“Die Probleme haben sich aus vielen Gründen verschärft: Mehr Spekulation, Rückzug aus dem sozialen Wohnungsbau.“

Wenn Politiker von einem Prozess reden, schwingt die Bitte mit, nicht zu viel, vor allem nichts sofort zu erwarten. Was als abgemacht gilt, ist noch nicht beschlossen. Was in Kraft tritt, muss erst umgesetzt werden. Was umgesetzt ist, wirkt oft mit Verzögerung. Die Zeit ist auchder kritische Faktor beim „Wohngipfel“.

Er kommt zu spät. Niemand anderem kann man das anlasten als der großen Koalition, denn sie regiert seit 2013. So lange hält auch die Wohnungsnot an. Und: Die Situation war absehbar. Richtig ist aber auch: Wenn die Regierung zuletzt mit Milliarden für den sozialen Wohnungsbau die richtigen Schlüsse gezogen hat, dann kann die „Wohnraumoffensive“ trotzdem noch nicht spürbar sein. Sie braucht Zeit. Man wird das selbst gesteckte Ziel – das ist mit 1,5 Millionen neuen Wohnungen erfreulich konkret – erst 2021 erreichen.

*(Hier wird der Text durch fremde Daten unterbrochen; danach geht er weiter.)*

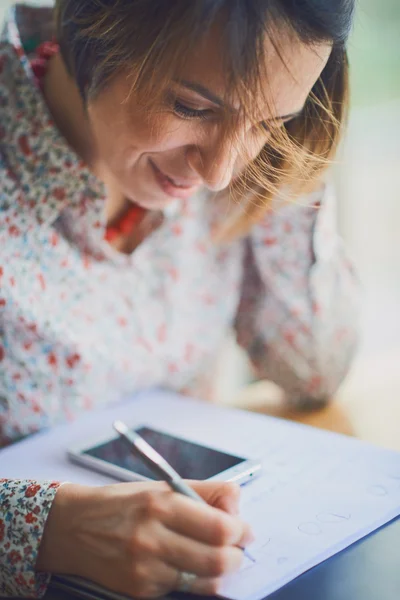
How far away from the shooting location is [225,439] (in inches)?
31.4

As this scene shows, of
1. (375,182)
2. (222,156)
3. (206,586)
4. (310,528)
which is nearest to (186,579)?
(206,586)

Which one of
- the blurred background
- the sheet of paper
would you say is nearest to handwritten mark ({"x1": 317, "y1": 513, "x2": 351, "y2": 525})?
the sheet of paper

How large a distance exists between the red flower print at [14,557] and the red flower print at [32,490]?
45 millimetres

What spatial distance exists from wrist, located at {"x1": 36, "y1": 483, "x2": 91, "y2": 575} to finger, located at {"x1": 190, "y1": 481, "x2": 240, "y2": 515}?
9 centimetres

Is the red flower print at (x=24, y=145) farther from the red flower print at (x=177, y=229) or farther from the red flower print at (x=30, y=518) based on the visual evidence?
the red flower print at (x=30, y=518)

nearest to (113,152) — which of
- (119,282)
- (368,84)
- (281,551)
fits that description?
(119,282)

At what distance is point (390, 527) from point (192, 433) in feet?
0.92

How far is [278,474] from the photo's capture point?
70 cm

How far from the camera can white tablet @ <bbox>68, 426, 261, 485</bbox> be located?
693mm

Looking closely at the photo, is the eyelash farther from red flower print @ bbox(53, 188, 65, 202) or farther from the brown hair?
red flower print @ bbox(53, 188, 65, 202)

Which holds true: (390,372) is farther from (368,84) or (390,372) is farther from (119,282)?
(368,84)

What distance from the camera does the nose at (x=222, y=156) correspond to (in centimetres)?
66

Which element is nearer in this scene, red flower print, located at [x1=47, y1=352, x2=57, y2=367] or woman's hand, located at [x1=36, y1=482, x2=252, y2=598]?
woman's hand, located at [x1=36, y1=482, x2=252, y2=598]

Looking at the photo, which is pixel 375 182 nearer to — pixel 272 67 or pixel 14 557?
pixel 272 67
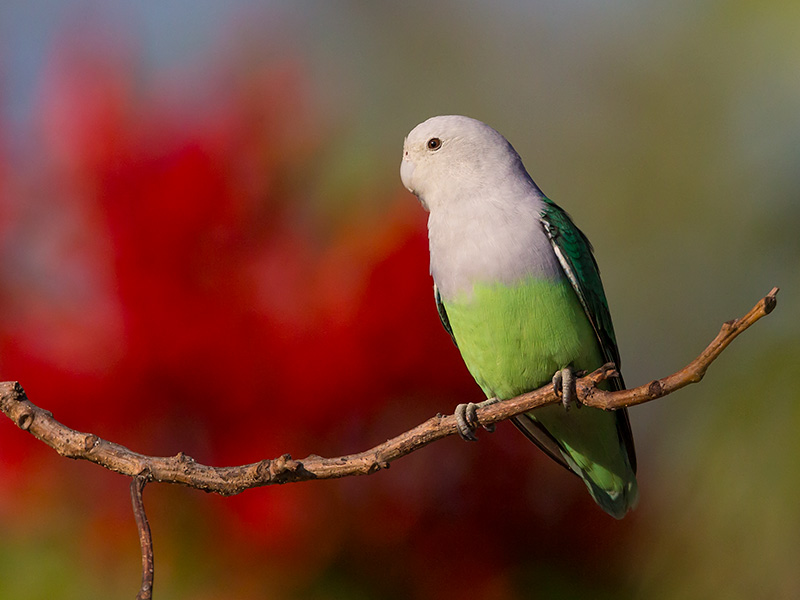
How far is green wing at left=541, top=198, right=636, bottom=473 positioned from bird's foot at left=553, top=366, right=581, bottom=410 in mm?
118

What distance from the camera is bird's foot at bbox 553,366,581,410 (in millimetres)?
1516

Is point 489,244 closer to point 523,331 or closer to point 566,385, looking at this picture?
point 523,331

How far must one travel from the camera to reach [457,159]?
5.77 feet

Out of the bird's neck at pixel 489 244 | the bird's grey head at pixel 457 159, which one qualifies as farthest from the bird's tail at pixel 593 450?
the bird's grey head at pixel 457 159

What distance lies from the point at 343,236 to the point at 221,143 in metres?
0.47

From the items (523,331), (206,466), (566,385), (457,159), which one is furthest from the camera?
(457,159)

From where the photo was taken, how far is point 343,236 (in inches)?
97.6

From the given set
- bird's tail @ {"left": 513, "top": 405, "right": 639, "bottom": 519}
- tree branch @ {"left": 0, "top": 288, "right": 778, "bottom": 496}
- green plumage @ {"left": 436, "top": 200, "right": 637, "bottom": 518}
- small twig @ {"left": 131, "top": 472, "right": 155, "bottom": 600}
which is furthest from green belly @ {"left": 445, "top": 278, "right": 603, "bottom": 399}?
small twig @ {"left": 131, "top": 472, "right": 155, "bottom": 600}

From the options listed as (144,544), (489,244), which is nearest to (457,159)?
(489,244)

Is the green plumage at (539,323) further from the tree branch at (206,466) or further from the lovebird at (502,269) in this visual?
the tree branch at (206,466)

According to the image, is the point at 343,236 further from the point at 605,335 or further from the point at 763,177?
the point at 763,177

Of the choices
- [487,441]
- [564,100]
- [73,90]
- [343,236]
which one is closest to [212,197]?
[343,236]

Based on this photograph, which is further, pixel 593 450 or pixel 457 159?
pixel 593 450

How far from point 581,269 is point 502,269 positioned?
0.21 metres
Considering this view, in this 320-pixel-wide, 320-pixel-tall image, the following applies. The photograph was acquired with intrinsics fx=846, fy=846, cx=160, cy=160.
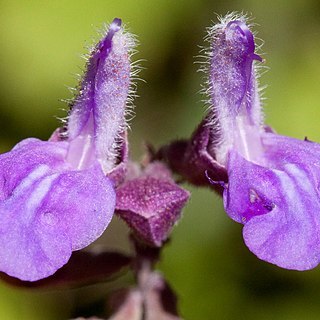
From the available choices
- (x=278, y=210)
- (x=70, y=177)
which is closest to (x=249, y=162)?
(x=278, y=210)

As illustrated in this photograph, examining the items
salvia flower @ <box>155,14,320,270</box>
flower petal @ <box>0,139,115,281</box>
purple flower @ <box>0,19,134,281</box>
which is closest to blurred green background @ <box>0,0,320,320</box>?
salvia flower @ <box>155,14,320,270</box>

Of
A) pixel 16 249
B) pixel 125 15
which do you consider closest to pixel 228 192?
pixel 16 249

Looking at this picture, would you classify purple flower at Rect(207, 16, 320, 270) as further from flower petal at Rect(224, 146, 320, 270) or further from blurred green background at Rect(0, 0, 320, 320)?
blurred green background at Rect(0, 0, 320, 320)

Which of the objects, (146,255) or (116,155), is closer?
(116,155)

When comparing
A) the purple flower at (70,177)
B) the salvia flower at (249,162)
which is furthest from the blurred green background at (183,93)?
the purple flower at (70,177)

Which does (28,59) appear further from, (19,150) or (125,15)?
(19,150)

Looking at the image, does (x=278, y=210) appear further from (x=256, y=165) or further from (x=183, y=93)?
(x=183, y=93)
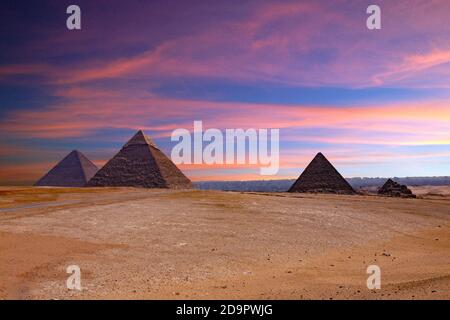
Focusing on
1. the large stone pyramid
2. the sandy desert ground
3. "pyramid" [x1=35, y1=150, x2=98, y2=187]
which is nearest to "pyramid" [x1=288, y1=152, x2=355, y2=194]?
the large stone pyramid

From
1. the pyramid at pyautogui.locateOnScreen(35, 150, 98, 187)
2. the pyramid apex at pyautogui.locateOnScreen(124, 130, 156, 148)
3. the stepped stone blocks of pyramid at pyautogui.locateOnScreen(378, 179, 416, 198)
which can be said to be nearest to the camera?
the stepped stone blocks of pyramid at pyautogui.locateOnScreen(378, 179, 416, 198)

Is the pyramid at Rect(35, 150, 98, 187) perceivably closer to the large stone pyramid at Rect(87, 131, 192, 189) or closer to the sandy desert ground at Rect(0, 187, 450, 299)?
the large stone pyramid at Rect(87, 131, 192, 189)

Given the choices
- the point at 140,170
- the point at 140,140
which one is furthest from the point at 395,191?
the point at 140,140

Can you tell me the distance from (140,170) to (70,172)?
147 ft

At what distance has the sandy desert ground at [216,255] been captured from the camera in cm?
888

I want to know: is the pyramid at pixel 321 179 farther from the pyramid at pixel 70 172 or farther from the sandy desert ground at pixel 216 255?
the pyramid at pixel 70 172

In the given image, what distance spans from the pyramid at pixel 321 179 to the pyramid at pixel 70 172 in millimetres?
81490

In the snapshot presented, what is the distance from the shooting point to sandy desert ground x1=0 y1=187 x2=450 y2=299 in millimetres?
8875

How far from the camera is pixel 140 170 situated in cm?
9744

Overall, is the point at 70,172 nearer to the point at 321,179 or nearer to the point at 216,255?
the point at 321,179

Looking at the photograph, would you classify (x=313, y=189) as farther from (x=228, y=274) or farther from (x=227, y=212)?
(x=228, y=274)

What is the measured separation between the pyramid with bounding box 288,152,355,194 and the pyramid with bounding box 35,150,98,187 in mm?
81490
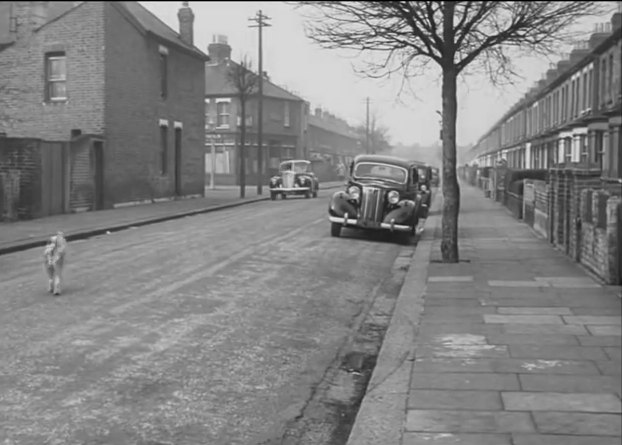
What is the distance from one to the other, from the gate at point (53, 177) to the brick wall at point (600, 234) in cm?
1544

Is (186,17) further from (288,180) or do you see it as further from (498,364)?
(288,180)

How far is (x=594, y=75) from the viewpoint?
36969 millimetres

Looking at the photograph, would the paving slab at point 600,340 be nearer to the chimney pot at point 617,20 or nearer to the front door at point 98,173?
the front door at point 98,173

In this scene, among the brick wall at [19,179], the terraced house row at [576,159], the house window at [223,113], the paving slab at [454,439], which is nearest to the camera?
the paving slab at [454,439]

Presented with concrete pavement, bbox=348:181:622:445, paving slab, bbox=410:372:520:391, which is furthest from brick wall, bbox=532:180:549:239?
paving slab, bbox=410:372:520:391

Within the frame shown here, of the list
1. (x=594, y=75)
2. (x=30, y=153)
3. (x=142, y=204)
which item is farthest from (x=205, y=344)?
(x=594, y=75)

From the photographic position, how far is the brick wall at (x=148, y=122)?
84.1 feet

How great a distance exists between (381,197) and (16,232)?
8613 mm

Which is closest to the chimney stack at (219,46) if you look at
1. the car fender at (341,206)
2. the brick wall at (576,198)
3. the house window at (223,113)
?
the brick wall at (576,198)

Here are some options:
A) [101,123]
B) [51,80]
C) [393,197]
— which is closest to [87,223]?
[101,123]

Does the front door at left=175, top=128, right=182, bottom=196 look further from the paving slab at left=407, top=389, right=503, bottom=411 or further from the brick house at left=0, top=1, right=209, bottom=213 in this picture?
the paving slab at left=407, top=389, right=503, bottom=411

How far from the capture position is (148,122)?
30.1 metres

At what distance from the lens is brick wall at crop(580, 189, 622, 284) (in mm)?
10727

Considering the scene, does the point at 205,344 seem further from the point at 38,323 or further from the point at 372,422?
the point at 372,422
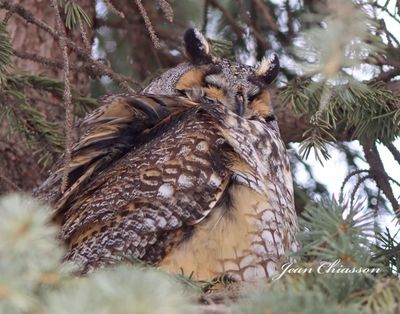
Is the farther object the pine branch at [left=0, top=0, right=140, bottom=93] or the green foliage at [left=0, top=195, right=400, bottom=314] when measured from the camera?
the pine branch at [left=0, top=0, right=140, bottom=93]

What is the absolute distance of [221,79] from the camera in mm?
3232

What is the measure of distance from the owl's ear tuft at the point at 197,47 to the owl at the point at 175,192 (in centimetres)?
34

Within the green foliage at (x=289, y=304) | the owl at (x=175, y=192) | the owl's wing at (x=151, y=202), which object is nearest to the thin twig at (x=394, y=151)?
the owl at (x=175, y=192)

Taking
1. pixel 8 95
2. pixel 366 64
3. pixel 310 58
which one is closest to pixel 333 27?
pixel 310 58

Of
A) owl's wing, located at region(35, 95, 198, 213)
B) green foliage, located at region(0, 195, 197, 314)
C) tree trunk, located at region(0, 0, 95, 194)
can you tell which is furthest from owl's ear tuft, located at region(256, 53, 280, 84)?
green foliage, located at region(0, 195, 197, 314)

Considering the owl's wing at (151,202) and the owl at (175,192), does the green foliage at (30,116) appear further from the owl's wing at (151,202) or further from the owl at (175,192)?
the owl's wing at (151,202)

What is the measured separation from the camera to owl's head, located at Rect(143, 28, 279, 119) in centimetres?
321

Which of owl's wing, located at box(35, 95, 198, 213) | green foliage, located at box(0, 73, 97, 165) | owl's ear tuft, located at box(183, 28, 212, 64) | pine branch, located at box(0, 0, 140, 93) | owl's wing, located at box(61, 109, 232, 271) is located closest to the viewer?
owl's wing, located at box(61, 109, 232, 271)

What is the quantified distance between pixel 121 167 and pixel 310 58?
105cm

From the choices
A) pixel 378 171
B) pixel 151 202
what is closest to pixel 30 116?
pixel 151 202

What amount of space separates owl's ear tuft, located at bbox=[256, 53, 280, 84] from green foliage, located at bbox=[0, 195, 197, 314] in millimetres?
2099

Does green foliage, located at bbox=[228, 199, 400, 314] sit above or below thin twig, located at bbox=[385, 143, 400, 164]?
above

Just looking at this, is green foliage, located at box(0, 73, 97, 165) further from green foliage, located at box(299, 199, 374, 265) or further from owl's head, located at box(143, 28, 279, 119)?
green foliage, located at box(299, 199, 374, 265)

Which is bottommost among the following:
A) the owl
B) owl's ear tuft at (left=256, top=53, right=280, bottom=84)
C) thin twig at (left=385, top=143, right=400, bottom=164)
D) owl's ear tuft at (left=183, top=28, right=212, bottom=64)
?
thin twig at (left=385, top=143, right=400, bottom=164)
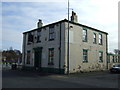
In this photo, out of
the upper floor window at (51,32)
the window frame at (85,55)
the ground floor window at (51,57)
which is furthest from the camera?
the window frame at (85,55)

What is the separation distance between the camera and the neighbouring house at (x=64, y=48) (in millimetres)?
21688

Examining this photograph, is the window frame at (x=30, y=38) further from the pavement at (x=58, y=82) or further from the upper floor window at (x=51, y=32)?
the pavement at (x=58, y=82)

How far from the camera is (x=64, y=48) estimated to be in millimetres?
21062

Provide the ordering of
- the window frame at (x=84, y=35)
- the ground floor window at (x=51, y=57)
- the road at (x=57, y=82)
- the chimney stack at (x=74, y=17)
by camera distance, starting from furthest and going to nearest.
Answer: the window frame at (x=84, y=35) → the chimney stack at (x=74, y=17) → the ground floor window at (x=51, y=57) → the road at (x=57, y=82)

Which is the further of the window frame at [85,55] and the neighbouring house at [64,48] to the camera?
the window frame at [85,55]

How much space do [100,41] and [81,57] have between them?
6656mm

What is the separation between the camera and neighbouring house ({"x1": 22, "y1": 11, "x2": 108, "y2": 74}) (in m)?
21.7

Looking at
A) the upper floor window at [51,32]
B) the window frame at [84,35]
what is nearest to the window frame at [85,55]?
the window frame at [84,35]

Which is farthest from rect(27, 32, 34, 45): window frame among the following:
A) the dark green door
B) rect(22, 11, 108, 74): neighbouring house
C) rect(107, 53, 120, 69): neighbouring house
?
rect(107, 53, 120, 69): neighbouring house

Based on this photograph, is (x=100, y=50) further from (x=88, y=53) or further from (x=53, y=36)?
(x=53, y=36)

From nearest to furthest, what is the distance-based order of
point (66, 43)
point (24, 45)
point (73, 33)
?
point (66, 43), point (73, 33), point (24, 45)

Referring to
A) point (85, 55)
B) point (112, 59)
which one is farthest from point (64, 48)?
point (112, 59)

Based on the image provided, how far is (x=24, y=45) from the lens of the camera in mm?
29734

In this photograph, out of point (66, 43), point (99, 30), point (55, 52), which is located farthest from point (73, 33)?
point (99, 30)
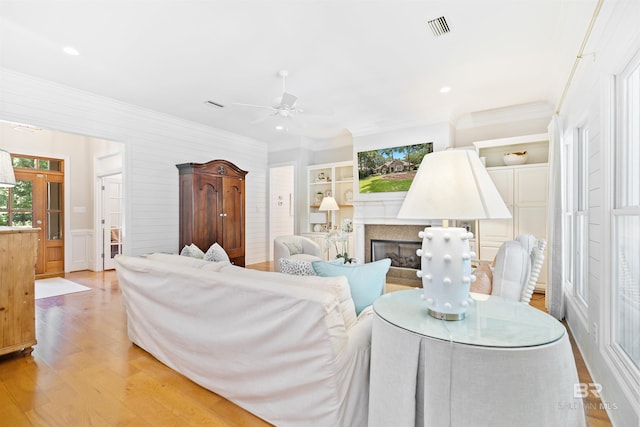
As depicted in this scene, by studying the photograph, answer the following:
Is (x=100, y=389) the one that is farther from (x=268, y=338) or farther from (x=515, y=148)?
(x=515, y=148)

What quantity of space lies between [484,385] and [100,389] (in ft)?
7.55

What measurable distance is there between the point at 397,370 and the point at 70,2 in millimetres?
3441

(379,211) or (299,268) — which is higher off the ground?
(379,211)

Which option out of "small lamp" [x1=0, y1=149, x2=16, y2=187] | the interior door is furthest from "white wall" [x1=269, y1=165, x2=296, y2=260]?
"small lamp" [x1=0, y1=149, x2=16, y2=187]

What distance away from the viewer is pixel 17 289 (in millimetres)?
2490

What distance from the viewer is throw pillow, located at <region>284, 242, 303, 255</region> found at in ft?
15.8

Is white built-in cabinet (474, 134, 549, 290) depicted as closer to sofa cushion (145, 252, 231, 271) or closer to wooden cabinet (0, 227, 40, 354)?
sofa cushion (145, 252, 231, 271)

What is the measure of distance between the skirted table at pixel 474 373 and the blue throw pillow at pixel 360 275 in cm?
62

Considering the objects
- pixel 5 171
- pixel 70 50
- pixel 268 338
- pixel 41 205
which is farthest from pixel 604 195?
pixel 41 205

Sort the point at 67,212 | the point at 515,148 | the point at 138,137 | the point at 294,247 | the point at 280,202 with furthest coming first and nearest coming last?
the point at 280,202
the point at 67,212
the point at 294,247
the point at 515,148
the point at 138,137

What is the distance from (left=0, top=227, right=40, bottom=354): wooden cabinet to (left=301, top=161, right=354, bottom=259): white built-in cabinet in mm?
4583

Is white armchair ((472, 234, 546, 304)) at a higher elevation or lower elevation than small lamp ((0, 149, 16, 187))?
lower

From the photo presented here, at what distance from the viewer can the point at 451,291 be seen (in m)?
1.22

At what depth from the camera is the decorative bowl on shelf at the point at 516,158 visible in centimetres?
442
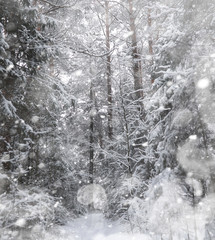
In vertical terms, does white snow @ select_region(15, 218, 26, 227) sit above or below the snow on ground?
above

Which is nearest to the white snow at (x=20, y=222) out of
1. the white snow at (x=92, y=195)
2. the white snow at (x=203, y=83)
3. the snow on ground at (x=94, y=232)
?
the snow on ground at (x=94, y=232)

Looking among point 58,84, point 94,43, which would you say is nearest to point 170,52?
point 58,84

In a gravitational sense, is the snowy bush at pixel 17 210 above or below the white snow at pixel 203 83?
below

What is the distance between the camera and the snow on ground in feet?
25.6

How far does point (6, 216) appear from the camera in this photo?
18.1ft

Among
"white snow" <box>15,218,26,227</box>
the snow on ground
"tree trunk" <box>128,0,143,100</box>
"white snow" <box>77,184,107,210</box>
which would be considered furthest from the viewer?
"white snow" <box>77,184,107,210</box>

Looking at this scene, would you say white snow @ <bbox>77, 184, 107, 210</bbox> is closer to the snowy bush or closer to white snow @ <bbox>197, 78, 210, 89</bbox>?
the snowy bush

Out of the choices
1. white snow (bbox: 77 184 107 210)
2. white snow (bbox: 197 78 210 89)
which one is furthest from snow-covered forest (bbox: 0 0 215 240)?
white snow (bbox: 77 184 107 210)

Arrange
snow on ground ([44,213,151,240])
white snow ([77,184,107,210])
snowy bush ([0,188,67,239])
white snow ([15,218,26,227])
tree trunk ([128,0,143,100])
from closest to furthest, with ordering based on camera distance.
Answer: snowy bush ([0,188,67,239])
white snow ([15,218,26,227])
snow on ground ([44,213,151,240])
tree trunk ([128,0,143,100])
white snow ([77,184,107,210])

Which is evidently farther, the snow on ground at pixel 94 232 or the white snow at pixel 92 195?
the white snow at pixel 92 195

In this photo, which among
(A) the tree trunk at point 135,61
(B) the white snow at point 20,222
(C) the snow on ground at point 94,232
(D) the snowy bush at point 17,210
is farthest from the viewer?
(A) the tree trunk at point 135,61

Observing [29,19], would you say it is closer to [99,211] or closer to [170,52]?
[170,52]

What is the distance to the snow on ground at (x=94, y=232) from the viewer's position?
307 inches

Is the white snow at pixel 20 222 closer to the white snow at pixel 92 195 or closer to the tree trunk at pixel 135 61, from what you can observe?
the tree trunk at pixel 135 61
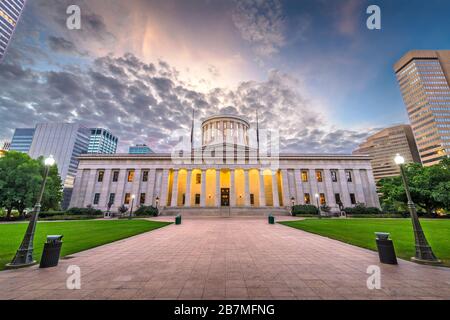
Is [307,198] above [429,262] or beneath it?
above

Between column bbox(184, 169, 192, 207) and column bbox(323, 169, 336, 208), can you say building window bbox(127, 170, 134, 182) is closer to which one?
column bbox(184, 169, 192, 207)

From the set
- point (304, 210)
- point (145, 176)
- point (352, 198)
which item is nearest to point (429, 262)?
point (304, 210)

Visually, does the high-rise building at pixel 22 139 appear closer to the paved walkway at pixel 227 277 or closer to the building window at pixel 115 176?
the building window at pixel 115 176

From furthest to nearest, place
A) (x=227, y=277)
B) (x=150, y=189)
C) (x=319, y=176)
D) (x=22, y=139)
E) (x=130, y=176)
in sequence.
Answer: (x=22, y=139) → (x=130, y=176) → (x=319, y=176) → (x=150, y=189) → (x=227, y=277)

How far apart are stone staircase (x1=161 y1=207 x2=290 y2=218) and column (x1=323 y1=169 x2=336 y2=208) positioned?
468 inches

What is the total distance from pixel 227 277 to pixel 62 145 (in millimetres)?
160806

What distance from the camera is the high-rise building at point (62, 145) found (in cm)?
11719

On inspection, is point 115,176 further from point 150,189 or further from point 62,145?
point 62,145

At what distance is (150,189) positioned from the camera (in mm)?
44062

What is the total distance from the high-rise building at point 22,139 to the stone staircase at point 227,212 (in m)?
151

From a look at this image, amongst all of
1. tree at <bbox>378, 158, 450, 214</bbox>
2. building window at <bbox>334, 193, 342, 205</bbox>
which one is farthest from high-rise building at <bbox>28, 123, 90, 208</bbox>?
tree at <bbox>378, 158, 450, 214</bbox>

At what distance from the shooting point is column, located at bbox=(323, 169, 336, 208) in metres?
42.1
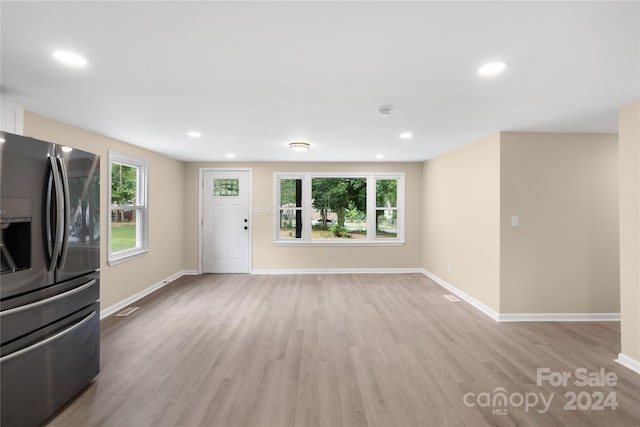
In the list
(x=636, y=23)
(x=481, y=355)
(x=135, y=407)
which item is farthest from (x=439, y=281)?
(x=135, y=407)

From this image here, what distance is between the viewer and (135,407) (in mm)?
1983

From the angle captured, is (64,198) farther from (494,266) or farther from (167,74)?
(494,266)

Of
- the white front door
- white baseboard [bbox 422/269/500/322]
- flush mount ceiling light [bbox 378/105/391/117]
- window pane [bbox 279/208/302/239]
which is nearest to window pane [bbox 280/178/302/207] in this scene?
window pane [bbox 279/208/302/239]

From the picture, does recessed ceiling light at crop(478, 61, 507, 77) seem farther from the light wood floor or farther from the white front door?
the white front door

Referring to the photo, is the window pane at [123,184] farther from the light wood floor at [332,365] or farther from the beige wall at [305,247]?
the light wood floor at [332,365]

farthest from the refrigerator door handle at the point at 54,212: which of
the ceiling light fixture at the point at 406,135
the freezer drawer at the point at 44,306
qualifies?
the ceiling light fixture at the point at 406,135

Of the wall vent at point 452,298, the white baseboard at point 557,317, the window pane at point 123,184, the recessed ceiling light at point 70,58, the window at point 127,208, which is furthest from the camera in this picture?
the wall vent at point 452,298

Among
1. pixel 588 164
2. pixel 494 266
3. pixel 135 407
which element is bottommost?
pixel 135 407

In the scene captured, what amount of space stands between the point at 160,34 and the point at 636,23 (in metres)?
2.47

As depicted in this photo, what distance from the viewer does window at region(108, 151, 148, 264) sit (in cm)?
396

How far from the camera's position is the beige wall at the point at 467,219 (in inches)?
145

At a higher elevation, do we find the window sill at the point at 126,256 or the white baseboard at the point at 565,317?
the window sill at the point at 126,256

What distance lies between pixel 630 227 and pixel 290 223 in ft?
16.2

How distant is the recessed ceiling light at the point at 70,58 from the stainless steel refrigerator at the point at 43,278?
537mm
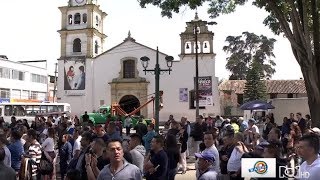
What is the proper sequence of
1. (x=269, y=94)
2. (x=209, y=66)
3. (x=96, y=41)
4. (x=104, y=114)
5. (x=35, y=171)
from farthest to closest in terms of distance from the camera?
(x=269, y=94)
(x=96, y=41)
(x=209, y=66)
(x=104, y=114)
(x=35, y=171)

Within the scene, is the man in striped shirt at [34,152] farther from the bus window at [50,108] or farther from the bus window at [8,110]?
the bus window at [50,108]

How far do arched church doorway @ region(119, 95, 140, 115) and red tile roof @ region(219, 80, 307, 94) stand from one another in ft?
51.9

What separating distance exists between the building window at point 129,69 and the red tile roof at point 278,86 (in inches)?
636

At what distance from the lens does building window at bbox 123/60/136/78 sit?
41.0 m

Die Probleme haben sich aus vielen Gründen verschärft: Mehr Spekulation, Rückzug aus dem sozialen Wohnungsbau, auch des Staates als Investor. Nicht zuletzt: Realitätsblindheit. Denn bei einer Nettozuwanderung von jährlich einer halben Million Menschen konnte man sich ausrechnen, dass die Nachfrage das Angebot übersteigen und die Preise bald anziehen würden.

In der Politik kommt es auf die Steuerung von Erwartungen an. Wenn alle, die Rang und Namen, vor allem Interessen haben, zur Kanzlerin kommen, wenn die Koalitionsparteien Bauen zur Chefsache erklären, sind die Erwartungen groß. Nach innen muss der Gipfel eine Art Beschleuniger sein. Nach außen, gegenüber den Wählern, müssen Merkel und Seehofer Vorschläge machen, die aufhorchen lassen. Die Menschen sind dankbar für jeden Anstoß. Und für einen Themenwechsel. Nachdem die politische Klasse wochenlang keine anderen Fragen diskutiert hat als die Definition von „Hetzjagden“, spricht sie mit den Mieten etwas an, das jeden betrifft.